▶ [Document extract]:
........

Amid winter Omicron unknowns, China to lean into ‘dynamic zero-Covid strategy’
- Senior health official says it’s not clear to what extent the new variant compromises vaccines
- But doses still prevent severe disease, hospitalisation and death, he says
George Gao Fu, director of the Chinese Centre for Disease Control and Prevention, said vaccines continued to prevent severe disease, hospitalisation and death, but there were uncertainties.
“Omicron has the ability to evade immunity, like Beta [a previously identified variant], while being more transmissible like Delta,” he told China News Weekly, a state-run news magazine based in Beijing.
“Our vaccines still work [against Omicron] but their efficacy is greatly compromised. It is hard to tell to what extent,” he said.
“The virus mutates but it remains a coronavirus. Our existing vaccines can still protect against the virus to a certain extent.
“We cannot rule out the possibility that a new, more transmissible [variant] will emerge while we worry about Omicron.”
China has yet to report a case of the Omicron variant, but its emergence in other countries could test its efforts to contain the virus by mass testing, frequent contact tracing, lengthy quarantines and strict border controls.

........

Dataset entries
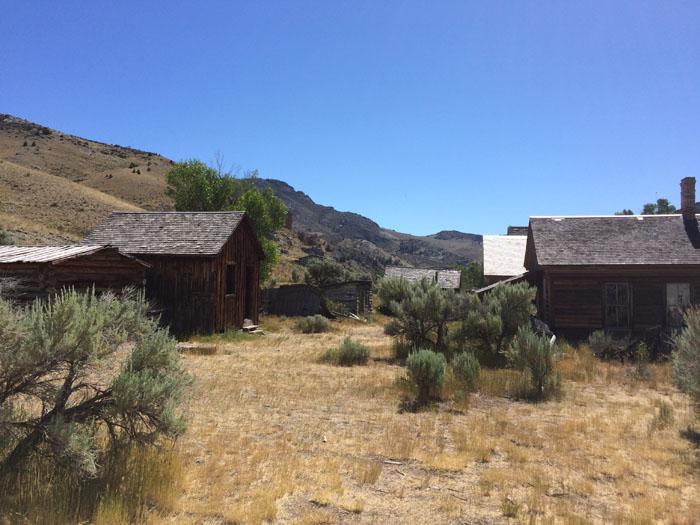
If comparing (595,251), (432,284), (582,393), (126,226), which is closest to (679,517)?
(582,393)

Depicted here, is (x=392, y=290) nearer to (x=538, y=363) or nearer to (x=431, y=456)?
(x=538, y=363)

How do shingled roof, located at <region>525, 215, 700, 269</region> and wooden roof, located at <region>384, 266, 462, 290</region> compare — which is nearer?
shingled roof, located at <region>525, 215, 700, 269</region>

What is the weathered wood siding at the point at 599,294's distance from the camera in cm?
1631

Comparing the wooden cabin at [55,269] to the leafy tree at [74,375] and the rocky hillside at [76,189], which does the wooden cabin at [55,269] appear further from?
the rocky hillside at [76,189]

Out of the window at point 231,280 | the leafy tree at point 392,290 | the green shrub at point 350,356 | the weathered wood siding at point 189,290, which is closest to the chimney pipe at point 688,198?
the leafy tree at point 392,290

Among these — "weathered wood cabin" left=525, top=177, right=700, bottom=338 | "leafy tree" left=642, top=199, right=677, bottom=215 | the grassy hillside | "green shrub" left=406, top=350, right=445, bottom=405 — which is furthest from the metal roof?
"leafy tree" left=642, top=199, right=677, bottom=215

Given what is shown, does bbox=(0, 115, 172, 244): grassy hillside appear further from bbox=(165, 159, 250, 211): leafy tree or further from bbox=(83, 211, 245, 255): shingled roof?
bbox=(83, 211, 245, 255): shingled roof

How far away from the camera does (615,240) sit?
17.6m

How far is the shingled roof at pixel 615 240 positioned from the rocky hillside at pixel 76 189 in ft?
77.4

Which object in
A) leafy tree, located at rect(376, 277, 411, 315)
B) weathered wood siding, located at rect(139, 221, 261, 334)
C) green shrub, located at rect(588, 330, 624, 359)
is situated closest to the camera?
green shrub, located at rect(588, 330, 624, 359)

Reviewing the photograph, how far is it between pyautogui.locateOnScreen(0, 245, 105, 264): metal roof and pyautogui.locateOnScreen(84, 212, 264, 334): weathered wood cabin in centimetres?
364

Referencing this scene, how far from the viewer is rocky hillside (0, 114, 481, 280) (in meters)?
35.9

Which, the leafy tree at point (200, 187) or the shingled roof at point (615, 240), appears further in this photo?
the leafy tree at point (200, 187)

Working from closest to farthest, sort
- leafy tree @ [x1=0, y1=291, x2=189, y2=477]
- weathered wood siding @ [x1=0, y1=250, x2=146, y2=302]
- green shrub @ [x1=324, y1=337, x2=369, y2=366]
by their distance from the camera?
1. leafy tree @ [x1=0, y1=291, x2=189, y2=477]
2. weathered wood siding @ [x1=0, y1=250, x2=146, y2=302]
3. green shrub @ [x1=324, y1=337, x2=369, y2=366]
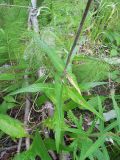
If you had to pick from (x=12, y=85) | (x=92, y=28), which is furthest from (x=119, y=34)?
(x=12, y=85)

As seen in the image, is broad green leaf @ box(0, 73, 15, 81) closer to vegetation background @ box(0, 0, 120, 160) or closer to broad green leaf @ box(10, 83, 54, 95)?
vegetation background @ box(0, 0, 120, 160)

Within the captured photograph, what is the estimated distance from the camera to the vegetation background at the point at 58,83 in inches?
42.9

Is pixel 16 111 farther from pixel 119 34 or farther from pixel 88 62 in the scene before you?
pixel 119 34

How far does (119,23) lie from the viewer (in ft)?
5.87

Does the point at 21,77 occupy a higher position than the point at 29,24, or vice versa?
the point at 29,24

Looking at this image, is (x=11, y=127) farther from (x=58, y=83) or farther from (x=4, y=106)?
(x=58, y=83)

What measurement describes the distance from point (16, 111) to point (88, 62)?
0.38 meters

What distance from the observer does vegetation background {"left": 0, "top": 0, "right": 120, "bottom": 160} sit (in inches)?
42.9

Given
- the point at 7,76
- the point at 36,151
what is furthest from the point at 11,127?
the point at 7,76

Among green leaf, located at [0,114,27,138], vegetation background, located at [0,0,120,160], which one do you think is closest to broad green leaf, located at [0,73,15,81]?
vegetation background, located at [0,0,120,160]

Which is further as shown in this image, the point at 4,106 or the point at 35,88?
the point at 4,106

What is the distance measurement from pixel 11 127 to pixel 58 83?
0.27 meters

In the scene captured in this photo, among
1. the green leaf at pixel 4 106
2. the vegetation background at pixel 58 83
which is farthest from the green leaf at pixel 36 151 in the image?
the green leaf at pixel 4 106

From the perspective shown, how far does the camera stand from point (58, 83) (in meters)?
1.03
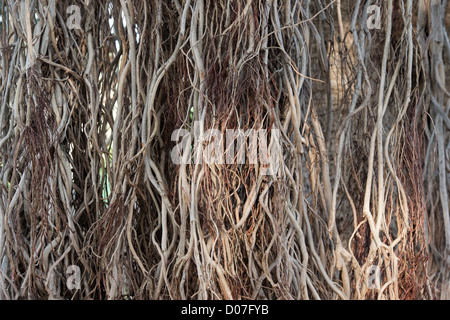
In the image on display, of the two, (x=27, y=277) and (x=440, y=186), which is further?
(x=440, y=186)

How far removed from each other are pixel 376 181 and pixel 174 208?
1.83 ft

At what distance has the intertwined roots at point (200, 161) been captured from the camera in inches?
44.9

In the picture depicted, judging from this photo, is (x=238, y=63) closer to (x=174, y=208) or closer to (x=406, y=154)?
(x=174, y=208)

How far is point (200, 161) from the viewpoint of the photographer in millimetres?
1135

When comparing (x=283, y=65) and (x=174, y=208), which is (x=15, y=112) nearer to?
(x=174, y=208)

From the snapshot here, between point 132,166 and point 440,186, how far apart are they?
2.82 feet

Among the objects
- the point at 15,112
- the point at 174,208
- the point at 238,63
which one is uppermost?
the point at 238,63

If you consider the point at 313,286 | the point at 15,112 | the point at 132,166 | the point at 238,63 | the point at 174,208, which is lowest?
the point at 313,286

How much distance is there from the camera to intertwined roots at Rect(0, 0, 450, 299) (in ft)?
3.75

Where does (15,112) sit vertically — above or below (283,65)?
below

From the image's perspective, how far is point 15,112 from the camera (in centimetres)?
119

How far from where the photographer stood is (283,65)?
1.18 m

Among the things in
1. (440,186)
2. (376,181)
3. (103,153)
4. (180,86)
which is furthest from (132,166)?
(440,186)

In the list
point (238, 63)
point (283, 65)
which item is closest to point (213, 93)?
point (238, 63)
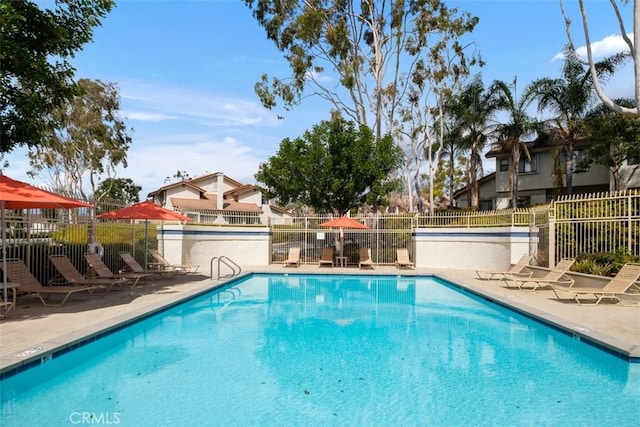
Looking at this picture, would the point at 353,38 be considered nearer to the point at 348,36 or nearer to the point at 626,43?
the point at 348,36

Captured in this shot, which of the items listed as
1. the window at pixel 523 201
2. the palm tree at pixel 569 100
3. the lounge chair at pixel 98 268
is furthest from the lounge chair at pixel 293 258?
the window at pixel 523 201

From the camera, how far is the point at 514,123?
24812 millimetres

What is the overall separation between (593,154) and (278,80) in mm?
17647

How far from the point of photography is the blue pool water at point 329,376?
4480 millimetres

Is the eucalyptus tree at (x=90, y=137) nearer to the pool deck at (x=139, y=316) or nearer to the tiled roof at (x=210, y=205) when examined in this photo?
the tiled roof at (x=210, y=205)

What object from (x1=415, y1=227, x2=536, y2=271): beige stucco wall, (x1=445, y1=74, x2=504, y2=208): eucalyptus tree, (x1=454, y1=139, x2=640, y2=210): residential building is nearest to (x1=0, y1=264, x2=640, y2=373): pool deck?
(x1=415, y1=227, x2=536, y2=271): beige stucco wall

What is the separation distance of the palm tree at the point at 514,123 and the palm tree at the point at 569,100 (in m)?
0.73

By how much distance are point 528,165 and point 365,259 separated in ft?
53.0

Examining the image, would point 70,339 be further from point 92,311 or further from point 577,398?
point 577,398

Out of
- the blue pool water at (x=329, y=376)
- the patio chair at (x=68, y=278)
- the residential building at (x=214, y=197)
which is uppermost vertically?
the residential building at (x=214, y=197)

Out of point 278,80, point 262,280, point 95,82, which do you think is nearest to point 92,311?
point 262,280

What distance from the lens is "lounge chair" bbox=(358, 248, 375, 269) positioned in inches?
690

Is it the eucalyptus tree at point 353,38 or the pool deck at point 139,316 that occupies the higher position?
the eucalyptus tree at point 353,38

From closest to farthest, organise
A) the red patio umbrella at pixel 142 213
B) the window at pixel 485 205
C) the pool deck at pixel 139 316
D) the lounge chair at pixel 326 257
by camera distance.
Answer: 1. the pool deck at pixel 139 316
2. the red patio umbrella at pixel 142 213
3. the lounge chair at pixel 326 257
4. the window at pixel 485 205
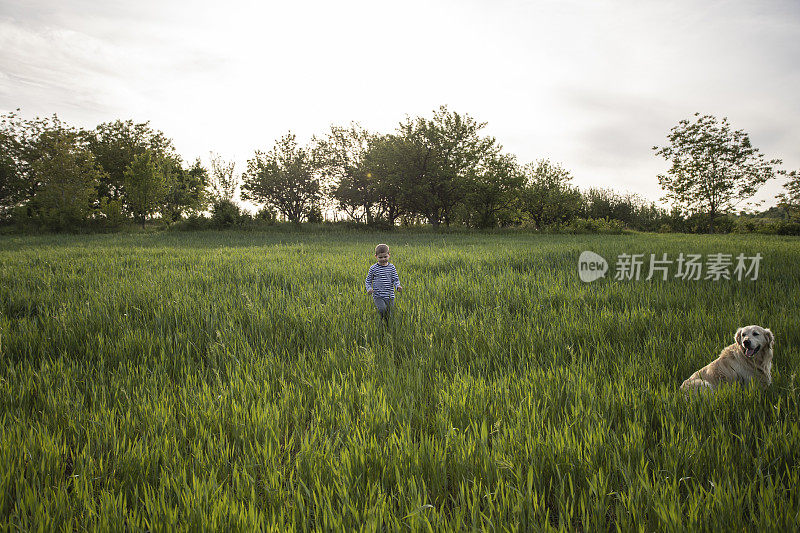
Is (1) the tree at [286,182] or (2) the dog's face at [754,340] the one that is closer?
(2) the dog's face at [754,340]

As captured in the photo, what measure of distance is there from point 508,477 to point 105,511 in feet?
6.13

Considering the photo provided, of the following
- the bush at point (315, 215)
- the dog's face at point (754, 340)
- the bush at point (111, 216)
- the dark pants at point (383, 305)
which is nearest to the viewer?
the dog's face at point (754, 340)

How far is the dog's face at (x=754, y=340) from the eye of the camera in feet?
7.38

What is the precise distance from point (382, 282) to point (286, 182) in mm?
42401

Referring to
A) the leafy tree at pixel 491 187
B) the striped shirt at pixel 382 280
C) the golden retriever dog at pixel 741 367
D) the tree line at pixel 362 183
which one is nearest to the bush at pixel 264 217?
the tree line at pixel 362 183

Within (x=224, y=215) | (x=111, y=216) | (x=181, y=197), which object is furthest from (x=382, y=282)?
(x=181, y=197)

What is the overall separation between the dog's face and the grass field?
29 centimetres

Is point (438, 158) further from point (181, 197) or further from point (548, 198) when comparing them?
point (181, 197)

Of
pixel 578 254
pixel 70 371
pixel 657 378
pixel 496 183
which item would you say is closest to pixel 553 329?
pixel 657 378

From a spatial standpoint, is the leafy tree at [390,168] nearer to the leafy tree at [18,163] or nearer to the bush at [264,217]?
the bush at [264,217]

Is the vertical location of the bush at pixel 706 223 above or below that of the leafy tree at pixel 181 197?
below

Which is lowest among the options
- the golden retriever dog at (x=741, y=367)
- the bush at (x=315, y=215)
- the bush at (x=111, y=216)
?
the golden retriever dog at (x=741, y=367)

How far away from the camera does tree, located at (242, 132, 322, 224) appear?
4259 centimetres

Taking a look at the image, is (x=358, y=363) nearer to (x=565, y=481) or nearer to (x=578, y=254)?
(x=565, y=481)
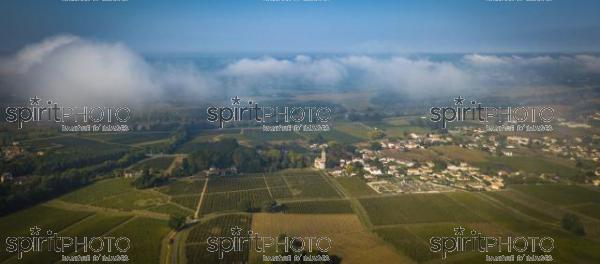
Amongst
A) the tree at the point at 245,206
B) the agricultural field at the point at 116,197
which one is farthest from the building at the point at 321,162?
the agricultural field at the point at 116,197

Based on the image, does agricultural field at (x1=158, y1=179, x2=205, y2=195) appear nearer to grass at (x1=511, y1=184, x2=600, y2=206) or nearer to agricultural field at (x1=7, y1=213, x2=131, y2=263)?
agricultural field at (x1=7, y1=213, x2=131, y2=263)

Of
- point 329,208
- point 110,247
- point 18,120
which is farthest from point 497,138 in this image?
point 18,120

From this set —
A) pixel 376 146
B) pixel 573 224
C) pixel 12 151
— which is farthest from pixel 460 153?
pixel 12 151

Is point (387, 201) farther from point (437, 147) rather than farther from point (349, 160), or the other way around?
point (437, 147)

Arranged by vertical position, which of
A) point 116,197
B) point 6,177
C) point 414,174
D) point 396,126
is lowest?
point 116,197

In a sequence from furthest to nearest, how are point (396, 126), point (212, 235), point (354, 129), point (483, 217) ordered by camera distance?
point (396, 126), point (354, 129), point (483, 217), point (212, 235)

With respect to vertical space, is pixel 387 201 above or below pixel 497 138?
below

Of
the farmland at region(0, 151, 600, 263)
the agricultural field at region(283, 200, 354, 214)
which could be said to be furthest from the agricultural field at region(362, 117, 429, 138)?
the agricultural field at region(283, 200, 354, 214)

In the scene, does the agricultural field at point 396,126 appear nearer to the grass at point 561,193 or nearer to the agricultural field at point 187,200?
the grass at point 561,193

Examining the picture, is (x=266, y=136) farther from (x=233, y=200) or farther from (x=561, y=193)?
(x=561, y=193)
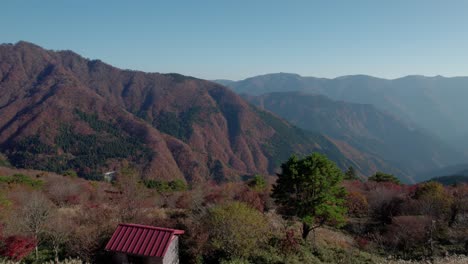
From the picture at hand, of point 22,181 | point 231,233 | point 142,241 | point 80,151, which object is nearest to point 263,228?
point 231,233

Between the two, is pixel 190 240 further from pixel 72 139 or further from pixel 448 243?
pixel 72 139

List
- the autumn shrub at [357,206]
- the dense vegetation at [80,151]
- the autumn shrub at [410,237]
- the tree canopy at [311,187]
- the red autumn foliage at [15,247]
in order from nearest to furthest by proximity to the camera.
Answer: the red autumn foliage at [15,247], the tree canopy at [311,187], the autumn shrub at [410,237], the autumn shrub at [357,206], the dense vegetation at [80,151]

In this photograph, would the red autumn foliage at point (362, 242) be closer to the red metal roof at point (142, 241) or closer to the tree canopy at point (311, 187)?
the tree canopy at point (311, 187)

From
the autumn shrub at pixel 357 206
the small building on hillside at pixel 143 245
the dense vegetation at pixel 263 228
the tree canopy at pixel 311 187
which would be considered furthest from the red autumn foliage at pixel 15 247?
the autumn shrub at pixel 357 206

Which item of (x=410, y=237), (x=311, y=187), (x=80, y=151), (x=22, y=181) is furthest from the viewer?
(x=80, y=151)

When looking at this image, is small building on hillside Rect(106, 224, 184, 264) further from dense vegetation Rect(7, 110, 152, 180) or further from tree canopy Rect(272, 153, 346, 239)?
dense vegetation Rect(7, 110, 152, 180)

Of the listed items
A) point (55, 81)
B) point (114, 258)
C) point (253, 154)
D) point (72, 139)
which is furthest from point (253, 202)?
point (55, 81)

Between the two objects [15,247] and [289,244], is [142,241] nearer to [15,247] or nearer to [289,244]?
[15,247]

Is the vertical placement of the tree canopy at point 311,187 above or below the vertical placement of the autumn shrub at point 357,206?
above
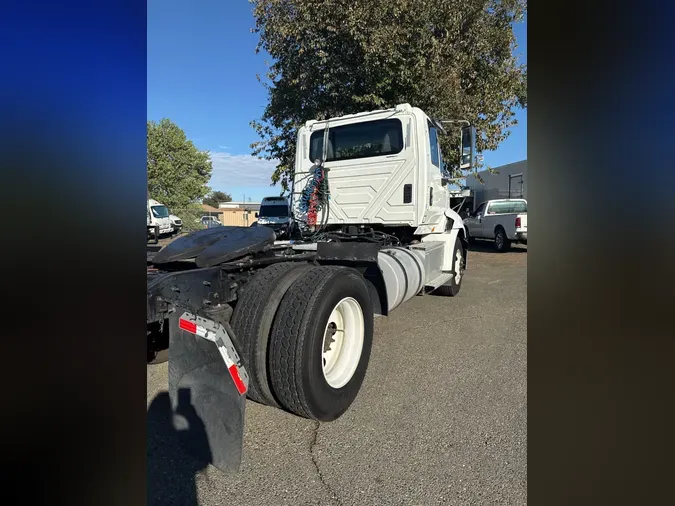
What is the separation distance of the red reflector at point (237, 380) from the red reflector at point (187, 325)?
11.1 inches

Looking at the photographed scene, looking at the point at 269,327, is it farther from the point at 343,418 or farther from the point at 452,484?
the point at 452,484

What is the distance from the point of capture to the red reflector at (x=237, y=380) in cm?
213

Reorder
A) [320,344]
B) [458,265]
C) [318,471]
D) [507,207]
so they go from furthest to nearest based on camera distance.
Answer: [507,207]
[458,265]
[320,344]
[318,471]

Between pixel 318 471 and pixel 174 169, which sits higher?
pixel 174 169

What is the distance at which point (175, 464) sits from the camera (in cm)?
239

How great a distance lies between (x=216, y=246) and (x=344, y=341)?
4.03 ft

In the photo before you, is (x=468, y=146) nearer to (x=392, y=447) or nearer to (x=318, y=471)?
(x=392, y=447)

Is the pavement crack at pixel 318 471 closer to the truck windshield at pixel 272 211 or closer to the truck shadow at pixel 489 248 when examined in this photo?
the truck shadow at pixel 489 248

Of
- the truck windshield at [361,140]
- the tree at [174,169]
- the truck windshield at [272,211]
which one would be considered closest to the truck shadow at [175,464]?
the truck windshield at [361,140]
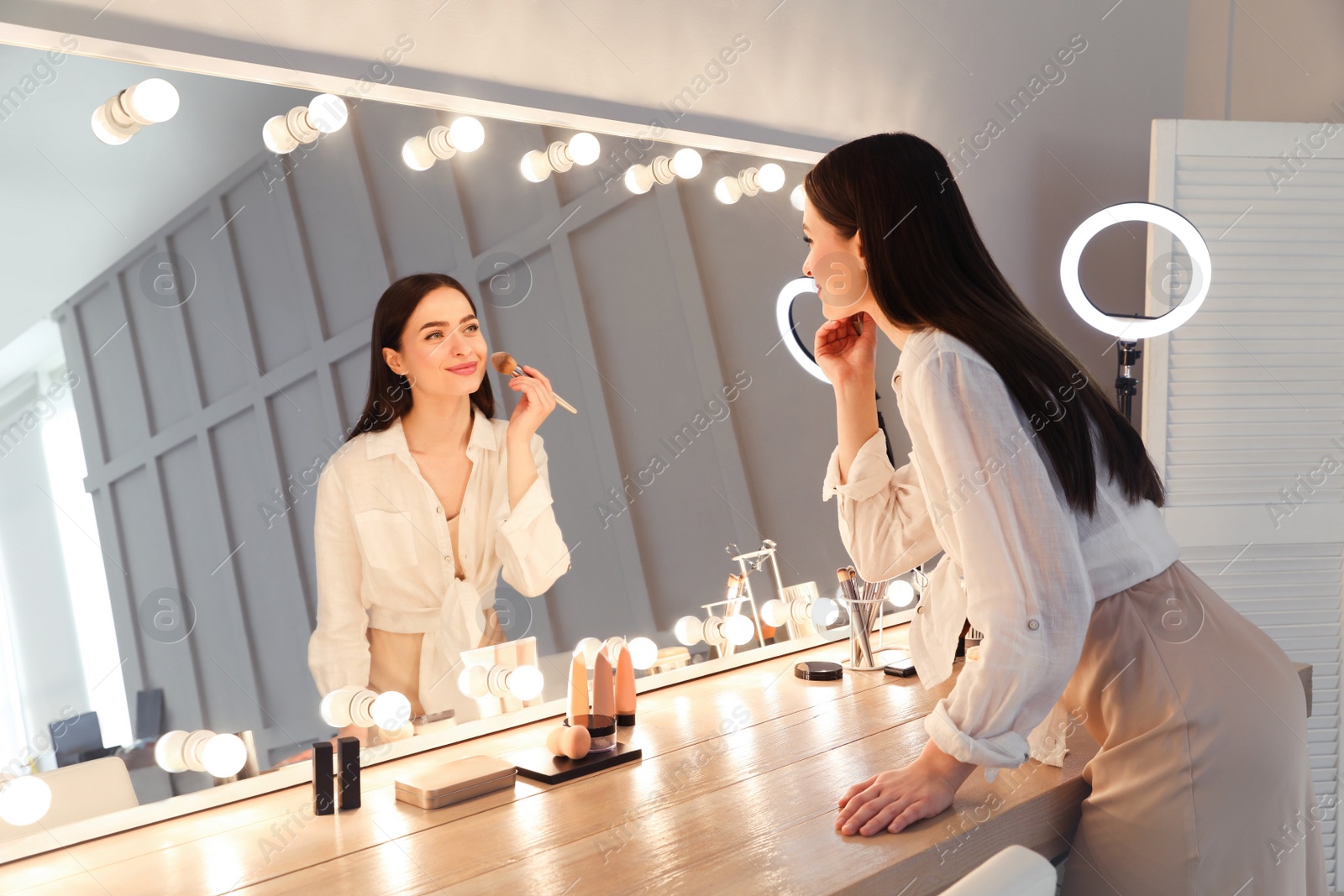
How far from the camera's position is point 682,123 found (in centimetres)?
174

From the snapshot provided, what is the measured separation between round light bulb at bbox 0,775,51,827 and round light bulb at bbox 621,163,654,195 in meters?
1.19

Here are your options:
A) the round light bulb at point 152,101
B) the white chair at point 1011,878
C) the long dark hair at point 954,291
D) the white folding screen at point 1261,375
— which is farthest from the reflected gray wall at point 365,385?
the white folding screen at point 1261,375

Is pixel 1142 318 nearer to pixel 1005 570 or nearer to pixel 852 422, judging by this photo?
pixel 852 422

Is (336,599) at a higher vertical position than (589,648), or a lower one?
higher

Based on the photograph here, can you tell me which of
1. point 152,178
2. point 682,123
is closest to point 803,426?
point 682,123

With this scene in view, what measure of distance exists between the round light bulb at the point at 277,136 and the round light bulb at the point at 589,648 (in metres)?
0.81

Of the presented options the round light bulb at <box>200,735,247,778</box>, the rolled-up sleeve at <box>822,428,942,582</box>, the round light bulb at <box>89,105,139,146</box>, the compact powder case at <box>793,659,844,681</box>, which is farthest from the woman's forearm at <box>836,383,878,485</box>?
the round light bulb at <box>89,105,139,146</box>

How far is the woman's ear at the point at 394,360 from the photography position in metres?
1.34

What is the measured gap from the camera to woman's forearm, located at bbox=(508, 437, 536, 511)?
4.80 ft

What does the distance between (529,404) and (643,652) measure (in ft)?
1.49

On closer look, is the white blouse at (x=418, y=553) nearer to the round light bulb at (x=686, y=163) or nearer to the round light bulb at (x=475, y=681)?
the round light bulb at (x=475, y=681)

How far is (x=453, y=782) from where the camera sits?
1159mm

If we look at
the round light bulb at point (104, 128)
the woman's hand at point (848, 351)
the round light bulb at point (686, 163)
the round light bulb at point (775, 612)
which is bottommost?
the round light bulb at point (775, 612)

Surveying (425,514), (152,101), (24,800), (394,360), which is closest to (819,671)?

........

▶ [Task brief]: Reproduce word for word the part of the article above on China's Omicron response that runs from "China has yet" up to and including "strict border controls.".

▶ [Solution]:
China has yet to report a case of the Omicron variant, but its emergence in other countries could test its efforts to contain the virus by mass testing, frequent contact tracing, lengthy quarantines and strict border controls.